Is that sagging headliner in your car or truck becoming ugly? No one wants to drive around with fabric hanging down from the roof of their vehicle. Its not only an eyesore it can be dangerous. Sometimes what starts as a small bubble in your car's headliner can turn into an bigger and bigger mess. This is easy enough to fix.
With your socket set, disconnect the negative battery terminal cable, cutting all power to the vehicle.
Remove all overhead interior light fixtures completely, including all wires that might prohibit their removal. Mark the wires with masking tape and label them in some way so that you can reattach them properly.
Remove the screws or TORX bits (depending on the make of your vehicle) from the mouldings that hold the headliner in place, and remove the mouldings. The headliner should now be free.
Carefully remove the headliner from the vehicle, trying not to bend it.
Place the headliner face up on a clean surface and inspect the fabric.
Peel back the fabric as necessary to expose the cardboard underneath. Peel it back slightly beyond the locations of the initial problem areas.
Using your putty knife or scraper, remove any loose debris left over from the old glue or foam.
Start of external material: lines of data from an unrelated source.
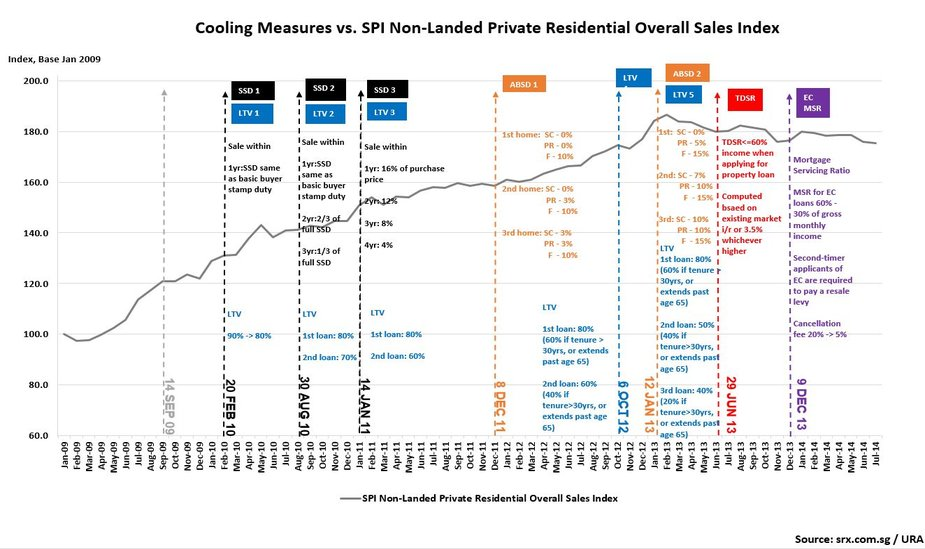 private condominium price index cooling measures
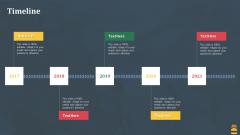 Startup Pitch Deck For Fast Food Restaurant Timeline Inspiration PDF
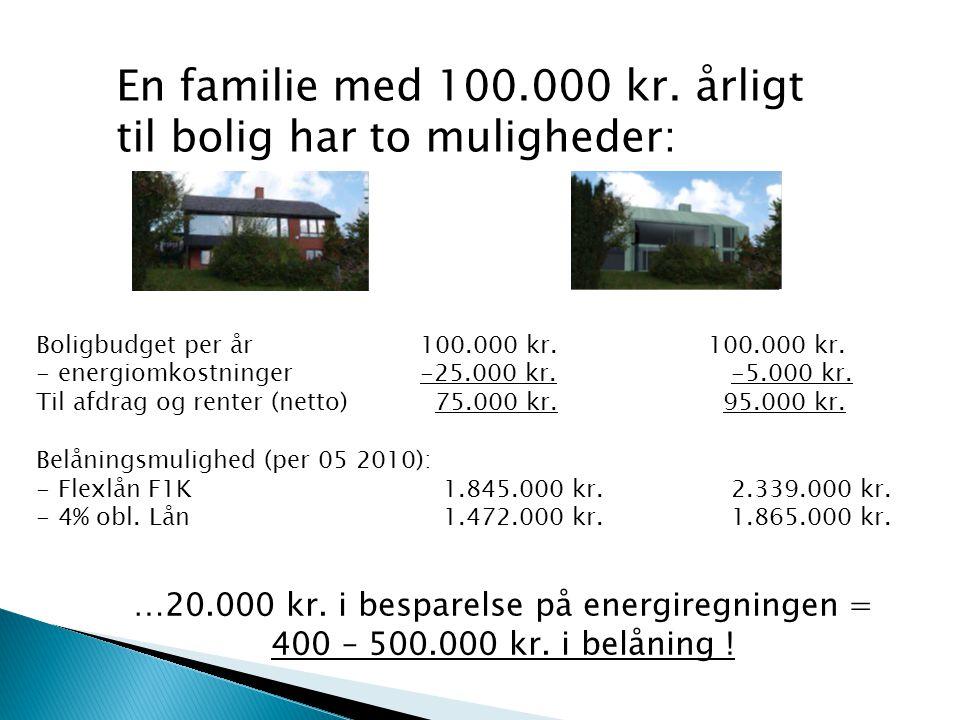 En familie med 100.000 kr. årligt til bolig har to muligheder: Gammelt hus Renoveret hus Boligbudget per år100.000 kr.100.000 kr. - energiomkostninger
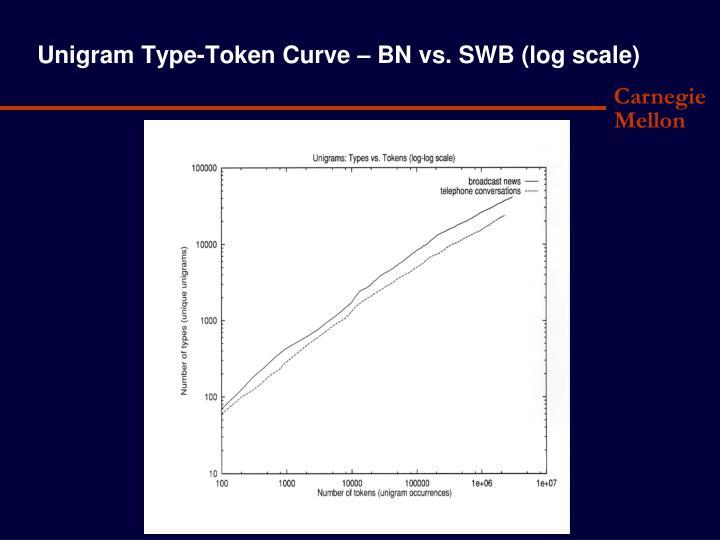Unigram Type-Token Curve – BN vs. SWB (log scale)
Apply a light 3-4 inch swath of spray glue across the length of the exposed area closest to the edge where the fabric is still attached. Using your hand, slowly apply the fabric onto the newly sprayed area, pushing out any bubbles or kinks as you go. It is not advisable to spray the entire area in one shot. The smaller the area you work in, the easier it will be to get good results.
Keep repeating the glue process until you've reattached the fabric to all sections. Follow the dry-time guidelines for the spray glue. Once dry, inspect the headliner for any bubbles and reverse the removal steps to reinstall the headliner.
- Use a good quality, fabric-safe spray glue. And don't overuse it. Excess glue will soak into the fabric and ruin it with dark crusty spots. If you want a perfect, seamless, factory-uniform look, it might be best to buy some new fabric and start from scratch. Most headliners have a thin layer of foam which deteriorates, so the newly glued area may have a slightly different look.